You are somewhere between 28 and 40 weeks pregnant after assisted conception or a long medicated road, the heartburn is unrelenting, and you woke at 3 a.m. convinced something was wrong. If you are searching when does pregnancy third trimester start, the short answer is week 28. This post is a clear, doctor-led separation of what is normal in late pregnancy and what is not, so the next 3 a.m. has fewer questions in it.
The third trimester runs from 28 weeks through delivery. It brings a predictable cluster of symptoms (heartburn, swelling, Braxton-Hicks contractions, sleep collapse) and a short list of red-flag changes that need a same-day call. After IVF, IUI, or years of trying, the instinct to check every twinge is louder than usual, and the line between vigilance and overwhelm is real. The point of this post is to give you the list, the reasoning, and the threshold for picking up the phone.
When does pregnancy third trimester start, and what defines it
ACOG defines the third trimester as week 28 through delivery, counted from the first day of the last menstrual period.1 NICE and the WHO use the same 28-week starting point. After IVF, gestational age is calculated from the embryo transfer date plus the embryo's age at transfer, and the trimester boundary is drawn against that recalculated date, not the LMP your app suggested before transfer.
The 28-week marker matters because several clinical things shift around it.

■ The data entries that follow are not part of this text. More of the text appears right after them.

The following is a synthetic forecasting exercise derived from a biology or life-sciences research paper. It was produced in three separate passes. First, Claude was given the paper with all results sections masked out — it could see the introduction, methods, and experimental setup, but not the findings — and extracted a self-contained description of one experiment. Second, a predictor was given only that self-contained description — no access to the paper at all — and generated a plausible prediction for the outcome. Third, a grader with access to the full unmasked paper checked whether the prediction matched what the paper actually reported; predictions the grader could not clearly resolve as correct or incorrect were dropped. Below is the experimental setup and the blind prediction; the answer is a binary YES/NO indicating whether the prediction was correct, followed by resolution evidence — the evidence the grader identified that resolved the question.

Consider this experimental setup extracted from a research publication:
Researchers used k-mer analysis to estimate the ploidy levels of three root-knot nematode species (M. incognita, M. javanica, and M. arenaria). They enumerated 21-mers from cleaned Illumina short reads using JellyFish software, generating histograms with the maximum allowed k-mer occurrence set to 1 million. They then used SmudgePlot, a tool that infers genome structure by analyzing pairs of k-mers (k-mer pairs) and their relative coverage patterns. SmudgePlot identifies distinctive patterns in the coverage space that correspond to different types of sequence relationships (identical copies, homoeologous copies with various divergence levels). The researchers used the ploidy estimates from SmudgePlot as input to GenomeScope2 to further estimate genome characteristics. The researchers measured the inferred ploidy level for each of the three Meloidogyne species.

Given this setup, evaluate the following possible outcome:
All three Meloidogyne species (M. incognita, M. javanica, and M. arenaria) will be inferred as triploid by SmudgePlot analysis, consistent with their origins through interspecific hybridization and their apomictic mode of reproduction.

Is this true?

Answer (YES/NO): NO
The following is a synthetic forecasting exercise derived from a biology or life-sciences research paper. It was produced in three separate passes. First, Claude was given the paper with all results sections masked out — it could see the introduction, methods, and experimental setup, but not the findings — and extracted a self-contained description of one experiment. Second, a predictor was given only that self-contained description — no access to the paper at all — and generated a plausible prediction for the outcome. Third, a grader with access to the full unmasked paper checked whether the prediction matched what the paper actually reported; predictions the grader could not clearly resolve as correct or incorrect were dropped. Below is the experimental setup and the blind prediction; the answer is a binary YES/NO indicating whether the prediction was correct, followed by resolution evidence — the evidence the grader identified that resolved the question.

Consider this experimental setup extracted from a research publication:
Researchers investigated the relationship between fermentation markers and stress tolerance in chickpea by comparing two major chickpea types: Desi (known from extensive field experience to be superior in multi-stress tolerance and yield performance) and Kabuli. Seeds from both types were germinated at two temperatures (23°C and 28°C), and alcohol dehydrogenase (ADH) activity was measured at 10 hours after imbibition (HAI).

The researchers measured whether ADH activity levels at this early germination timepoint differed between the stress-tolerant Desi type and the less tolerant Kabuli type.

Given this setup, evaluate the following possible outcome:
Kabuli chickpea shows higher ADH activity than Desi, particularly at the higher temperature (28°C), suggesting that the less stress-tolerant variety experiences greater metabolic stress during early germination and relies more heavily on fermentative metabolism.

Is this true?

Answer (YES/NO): NO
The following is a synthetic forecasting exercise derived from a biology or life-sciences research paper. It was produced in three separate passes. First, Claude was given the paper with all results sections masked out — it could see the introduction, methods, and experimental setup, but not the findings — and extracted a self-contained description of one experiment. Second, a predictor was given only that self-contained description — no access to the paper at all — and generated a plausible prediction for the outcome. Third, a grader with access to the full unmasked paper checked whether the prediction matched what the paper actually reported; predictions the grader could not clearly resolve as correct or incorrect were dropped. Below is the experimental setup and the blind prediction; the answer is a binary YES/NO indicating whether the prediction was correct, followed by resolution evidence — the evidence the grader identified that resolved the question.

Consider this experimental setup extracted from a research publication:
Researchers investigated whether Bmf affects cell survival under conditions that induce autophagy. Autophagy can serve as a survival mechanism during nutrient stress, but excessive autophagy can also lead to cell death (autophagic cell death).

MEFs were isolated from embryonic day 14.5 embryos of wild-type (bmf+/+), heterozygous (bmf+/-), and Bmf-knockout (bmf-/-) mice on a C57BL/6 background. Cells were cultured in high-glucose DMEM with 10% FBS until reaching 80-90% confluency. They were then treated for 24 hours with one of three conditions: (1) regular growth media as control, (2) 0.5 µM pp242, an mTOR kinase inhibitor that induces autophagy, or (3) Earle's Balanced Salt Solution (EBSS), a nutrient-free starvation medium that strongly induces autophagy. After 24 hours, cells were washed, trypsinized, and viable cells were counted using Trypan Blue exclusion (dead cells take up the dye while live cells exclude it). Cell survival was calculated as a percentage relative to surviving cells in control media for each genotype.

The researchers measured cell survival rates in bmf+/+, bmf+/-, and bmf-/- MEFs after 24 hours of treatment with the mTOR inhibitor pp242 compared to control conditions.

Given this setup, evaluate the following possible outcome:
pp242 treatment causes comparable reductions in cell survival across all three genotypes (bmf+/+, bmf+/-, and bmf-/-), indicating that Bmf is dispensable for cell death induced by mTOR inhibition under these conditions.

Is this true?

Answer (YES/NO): NO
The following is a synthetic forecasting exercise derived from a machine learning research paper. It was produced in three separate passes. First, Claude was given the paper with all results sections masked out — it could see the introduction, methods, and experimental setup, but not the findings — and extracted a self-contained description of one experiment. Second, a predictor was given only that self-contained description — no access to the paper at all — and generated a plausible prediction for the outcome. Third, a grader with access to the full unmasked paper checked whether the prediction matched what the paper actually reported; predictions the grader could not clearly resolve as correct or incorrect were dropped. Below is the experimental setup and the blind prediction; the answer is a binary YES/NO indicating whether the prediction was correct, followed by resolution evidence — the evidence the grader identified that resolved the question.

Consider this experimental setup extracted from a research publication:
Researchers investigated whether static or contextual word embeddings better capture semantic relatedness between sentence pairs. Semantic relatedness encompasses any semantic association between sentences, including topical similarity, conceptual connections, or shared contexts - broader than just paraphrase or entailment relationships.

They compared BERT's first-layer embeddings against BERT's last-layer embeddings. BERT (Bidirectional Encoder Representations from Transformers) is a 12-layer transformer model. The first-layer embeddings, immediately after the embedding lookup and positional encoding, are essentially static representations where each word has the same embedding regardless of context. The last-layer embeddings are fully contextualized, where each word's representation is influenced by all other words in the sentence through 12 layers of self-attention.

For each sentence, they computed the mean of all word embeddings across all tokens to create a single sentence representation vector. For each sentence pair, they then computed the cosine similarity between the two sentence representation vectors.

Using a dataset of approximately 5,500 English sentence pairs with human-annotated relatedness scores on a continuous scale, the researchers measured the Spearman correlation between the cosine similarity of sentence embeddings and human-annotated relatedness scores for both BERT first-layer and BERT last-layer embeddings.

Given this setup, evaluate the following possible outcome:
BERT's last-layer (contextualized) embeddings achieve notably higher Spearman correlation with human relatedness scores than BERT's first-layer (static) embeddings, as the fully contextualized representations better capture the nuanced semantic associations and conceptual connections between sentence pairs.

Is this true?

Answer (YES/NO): NO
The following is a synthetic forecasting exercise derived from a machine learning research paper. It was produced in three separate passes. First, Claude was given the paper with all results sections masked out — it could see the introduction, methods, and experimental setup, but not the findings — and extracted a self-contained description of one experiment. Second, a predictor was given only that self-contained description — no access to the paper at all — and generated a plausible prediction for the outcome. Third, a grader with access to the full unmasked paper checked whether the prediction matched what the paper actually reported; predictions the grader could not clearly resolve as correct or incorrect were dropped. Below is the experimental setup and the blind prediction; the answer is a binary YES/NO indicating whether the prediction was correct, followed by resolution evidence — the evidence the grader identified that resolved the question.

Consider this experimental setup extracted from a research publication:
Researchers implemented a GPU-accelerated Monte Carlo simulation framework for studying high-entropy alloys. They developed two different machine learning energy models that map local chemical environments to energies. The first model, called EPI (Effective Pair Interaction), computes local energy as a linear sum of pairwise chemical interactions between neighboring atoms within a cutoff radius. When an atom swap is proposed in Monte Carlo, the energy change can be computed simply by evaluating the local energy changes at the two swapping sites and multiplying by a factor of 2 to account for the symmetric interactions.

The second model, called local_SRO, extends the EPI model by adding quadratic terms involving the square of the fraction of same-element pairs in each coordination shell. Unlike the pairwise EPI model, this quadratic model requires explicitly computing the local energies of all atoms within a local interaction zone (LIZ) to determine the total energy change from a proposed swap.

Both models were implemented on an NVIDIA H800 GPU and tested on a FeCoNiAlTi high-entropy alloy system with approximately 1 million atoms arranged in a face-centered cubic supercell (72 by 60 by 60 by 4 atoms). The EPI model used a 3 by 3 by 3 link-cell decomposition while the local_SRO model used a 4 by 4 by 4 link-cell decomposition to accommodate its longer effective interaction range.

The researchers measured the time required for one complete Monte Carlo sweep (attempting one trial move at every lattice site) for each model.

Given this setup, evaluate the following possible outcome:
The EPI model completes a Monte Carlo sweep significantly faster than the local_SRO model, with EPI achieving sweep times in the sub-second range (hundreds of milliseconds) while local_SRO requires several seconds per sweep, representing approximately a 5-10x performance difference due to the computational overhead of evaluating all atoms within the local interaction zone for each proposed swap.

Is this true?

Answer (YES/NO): NO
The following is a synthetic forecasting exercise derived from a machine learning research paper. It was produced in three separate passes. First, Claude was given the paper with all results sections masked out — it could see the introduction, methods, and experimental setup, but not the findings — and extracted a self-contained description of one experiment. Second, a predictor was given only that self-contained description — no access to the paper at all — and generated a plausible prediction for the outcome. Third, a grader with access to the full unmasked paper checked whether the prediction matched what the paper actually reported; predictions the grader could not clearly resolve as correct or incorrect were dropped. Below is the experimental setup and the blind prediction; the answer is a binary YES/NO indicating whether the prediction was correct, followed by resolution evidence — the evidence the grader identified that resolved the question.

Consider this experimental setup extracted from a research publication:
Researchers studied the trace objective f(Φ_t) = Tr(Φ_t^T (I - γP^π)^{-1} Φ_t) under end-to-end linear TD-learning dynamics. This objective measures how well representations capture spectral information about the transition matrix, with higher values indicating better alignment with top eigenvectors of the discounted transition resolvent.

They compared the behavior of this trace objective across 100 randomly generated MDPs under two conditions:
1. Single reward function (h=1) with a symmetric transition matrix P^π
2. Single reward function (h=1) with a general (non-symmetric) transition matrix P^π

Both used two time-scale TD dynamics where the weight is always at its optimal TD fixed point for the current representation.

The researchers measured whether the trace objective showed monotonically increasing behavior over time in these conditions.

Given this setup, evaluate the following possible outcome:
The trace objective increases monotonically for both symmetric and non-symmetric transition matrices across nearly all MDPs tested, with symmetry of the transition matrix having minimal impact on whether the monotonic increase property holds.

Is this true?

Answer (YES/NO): NO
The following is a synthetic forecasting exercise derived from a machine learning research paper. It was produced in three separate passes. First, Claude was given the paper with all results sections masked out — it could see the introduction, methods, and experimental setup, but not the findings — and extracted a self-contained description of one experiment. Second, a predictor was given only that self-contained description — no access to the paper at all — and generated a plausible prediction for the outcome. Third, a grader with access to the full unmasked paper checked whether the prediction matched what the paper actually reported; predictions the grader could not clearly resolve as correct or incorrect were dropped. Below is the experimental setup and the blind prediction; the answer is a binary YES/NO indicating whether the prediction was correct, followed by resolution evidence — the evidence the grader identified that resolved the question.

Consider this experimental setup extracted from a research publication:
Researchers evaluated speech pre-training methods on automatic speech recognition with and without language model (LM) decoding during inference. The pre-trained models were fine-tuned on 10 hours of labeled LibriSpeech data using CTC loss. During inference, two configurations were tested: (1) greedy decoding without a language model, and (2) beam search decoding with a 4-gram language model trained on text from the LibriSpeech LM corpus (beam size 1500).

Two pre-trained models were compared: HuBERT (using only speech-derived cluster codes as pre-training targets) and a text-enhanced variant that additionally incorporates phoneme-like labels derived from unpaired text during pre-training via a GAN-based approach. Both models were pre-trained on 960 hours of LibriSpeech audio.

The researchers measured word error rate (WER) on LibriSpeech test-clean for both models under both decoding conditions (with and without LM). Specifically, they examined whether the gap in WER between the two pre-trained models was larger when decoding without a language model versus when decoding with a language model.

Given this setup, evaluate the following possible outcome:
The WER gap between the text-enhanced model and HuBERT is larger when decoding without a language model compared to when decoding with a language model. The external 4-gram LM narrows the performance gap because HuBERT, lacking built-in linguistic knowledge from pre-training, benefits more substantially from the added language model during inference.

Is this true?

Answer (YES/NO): YES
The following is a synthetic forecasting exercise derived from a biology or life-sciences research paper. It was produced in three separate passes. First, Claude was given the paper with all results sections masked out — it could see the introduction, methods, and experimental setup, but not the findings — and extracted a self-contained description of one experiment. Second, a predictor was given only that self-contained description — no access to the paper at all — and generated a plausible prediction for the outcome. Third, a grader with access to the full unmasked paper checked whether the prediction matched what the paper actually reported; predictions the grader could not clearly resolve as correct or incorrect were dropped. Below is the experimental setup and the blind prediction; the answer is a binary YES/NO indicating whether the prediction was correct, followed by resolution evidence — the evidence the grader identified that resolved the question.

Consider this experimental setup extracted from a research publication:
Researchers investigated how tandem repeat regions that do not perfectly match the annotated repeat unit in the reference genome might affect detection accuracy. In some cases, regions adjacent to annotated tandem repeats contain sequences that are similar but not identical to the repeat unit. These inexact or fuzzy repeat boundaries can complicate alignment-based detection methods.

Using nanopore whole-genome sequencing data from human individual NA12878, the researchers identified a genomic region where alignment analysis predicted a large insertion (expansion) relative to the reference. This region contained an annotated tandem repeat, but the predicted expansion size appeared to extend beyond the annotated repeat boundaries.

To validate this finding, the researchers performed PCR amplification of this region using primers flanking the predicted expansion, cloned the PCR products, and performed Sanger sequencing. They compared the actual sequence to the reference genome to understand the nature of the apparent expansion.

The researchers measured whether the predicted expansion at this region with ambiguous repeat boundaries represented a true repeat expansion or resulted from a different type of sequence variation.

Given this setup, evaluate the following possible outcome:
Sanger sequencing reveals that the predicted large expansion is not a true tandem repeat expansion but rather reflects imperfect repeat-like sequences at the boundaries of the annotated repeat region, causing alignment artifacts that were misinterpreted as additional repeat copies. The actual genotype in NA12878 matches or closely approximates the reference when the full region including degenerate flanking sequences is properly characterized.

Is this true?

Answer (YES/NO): NO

Viability is well established. The group B streptococcus (GBS) testing window opens at 36 to 37 weeks. Growth scans become more frequent, particularly after assisted conception or in pregnancies with hypertension, prior small-for-gestational-age babies, or twins.
The "term" definitions begin and shape induction conversations. Early term is 37 to 38 weeks and 6 days. Full term is 39 to 40 weeks and 6 days. Late term is 41 to 41 weeks and 6 days. Post-term is 42 weeks and beyond.1
For couples who came here from infertility, the third trimester is when bodily symptoms eclipse anxiety as the loudest signal. For some readers that is a relief: the body is noisy enough to drown out the loop in the head. For others it triggers a different kind of worry, because every symptom becomes a question for the OB. The PAI anxiety in later pregnancy post is the sibling for the second pattern.
Common symptoms and what is causing them
Most third-trimester symptoms map onto three physiological shifts. Hormones (relaxin and progesterone) loosen connective tissue. Expanded plasma volume (up roughly 40 percent at term) overloads the lymphatics. And the uterus has run out of room.
Heartburn and reflux: Relaxin and progesterone slow the lower oesophageal sphincter, and the uterus pushes the stomach upward. Up to 80 percent of people report meaningful heartburn in the third trimester. It almost always resolves within hours of delivery.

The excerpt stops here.